PARTS OF THE EXERCISE>
1) In the Yala National Park post below, how many nights did the visitors stay in their jungle chalet?
2) Reproduce the Yala National Park post starting with "Fringed by the" and going on through "early morning safari.", replacing "chalet" with "cabin" throughout.

PASSAGE PROVIDED>
● ● ● ● ● ● ●
Tuesday, 31 July 2018

Yala National Park, Sri Lanka

Fringed by the Indian Ocean

 Yala National Park is home to a wide range of wild animals. 

We stayed for 3 nights in our own little jungle chalet within this national park.

Grey Langur monkeys danced on our rooftop, 
wild Boar grunted around the veranda,
 and a large male elephant was seen lurking in the bushes when we left the chalet to take an early morning safari. 
We loved the little green Bee-eaters flitting around in the bushes, 
along with this handsome Jerdon's baza with his crested tuft of black feathers,  
and this Brahminy kite.
How discreetly these snoozing young Indian Scops owls blend in with their host tree.
This handsome Painted Stork is searching around for frogs and lizards, but has a listing of 'near threatened'. 
The variety of wild fowl and bird life in Sri Lanka is quite spectacular, it must surely be paradise for any serious bird spotters. 
It is early morning, all looks tranquil and peaceful within this pastoral scene, but rather ominously we have just spotted two very large crocodiles lying in the reeds close by.
● ● ● ● ● ● ●
DATA EXTRACT>
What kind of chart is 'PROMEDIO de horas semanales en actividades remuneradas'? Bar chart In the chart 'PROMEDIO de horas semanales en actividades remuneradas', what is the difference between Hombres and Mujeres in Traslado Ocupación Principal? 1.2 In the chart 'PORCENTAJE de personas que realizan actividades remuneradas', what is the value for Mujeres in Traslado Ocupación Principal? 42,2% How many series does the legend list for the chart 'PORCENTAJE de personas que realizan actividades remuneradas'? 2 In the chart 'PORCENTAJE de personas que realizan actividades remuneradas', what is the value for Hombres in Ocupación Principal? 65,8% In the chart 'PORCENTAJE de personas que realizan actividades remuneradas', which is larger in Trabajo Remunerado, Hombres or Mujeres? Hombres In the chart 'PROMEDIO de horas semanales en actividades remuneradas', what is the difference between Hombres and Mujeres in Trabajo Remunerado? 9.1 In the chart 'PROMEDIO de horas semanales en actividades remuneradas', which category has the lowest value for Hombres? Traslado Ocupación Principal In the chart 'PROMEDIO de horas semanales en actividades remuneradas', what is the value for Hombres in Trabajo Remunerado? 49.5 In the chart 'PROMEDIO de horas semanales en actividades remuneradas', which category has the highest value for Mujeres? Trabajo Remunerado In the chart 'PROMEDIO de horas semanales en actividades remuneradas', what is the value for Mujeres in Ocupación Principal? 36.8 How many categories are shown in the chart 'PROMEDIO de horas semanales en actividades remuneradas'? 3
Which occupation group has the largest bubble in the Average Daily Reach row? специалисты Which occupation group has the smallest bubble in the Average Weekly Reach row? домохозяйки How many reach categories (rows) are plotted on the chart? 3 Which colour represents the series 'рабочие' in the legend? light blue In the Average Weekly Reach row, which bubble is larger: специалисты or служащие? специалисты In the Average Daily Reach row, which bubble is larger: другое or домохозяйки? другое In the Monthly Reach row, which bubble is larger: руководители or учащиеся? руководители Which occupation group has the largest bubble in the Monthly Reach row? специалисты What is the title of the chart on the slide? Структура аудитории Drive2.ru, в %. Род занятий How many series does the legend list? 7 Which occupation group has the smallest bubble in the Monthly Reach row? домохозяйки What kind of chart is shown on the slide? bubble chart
● ● ● ● ● ● ●
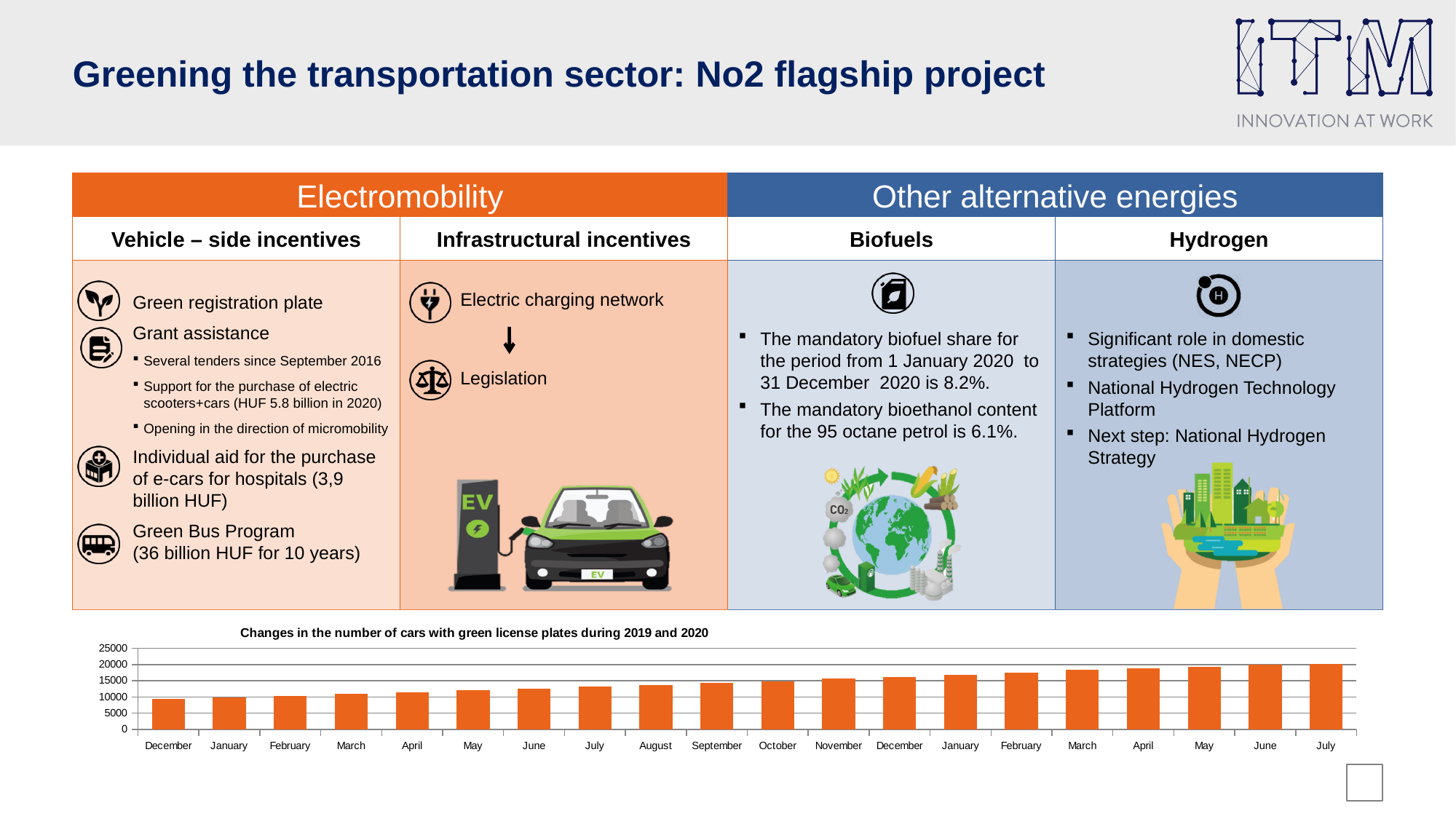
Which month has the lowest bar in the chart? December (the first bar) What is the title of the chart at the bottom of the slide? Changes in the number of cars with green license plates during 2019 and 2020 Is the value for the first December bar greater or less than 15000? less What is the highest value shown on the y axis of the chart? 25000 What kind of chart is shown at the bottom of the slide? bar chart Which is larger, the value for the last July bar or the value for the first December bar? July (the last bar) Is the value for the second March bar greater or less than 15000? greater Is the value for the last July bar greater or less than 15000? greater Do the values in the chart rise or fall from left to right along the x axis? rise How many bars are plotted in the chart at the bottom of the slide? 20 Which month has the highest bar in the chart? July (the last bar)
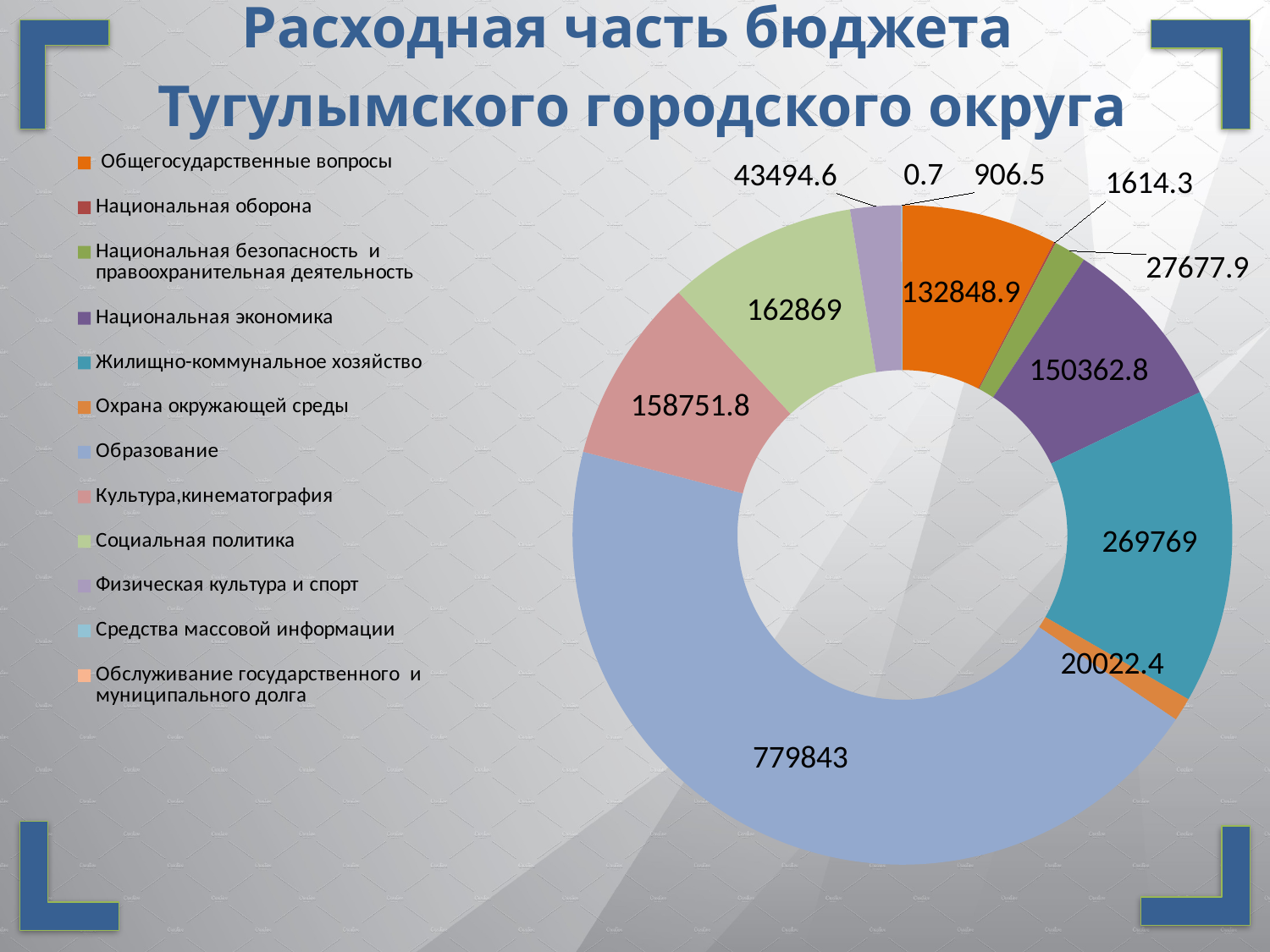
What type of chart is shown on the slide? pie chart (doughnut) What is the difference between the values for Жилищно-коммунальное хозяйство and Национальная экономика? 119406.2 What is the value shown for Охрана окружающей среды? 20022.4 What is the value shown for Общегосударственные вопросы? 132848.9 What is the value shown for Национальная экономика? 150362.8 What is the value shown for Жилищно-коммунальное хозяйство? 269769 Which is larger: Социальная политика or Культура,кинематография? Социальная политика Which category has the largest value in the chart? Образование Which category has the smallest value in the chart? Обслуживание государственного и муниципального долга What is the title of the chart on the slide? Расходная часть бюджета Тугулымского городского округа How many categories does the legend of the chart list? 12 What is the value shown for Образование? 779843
● ● ● ● ● ● ●
EXPECTED RESPONSES>
1) They stayed for 3 nights.

2)
Fringed by the Indian Ocean

 Yala National Park is home to a wide range of wild animals. 

We stayed for 3 nights in our own little jungle cabin within this national park.

Grey Langur monkeys danced on our rooftop, 
wild Boar grunted around the veranda,
 and a large male elephant was seen lurking in the bushes when we left the cabin to take an early morning safari.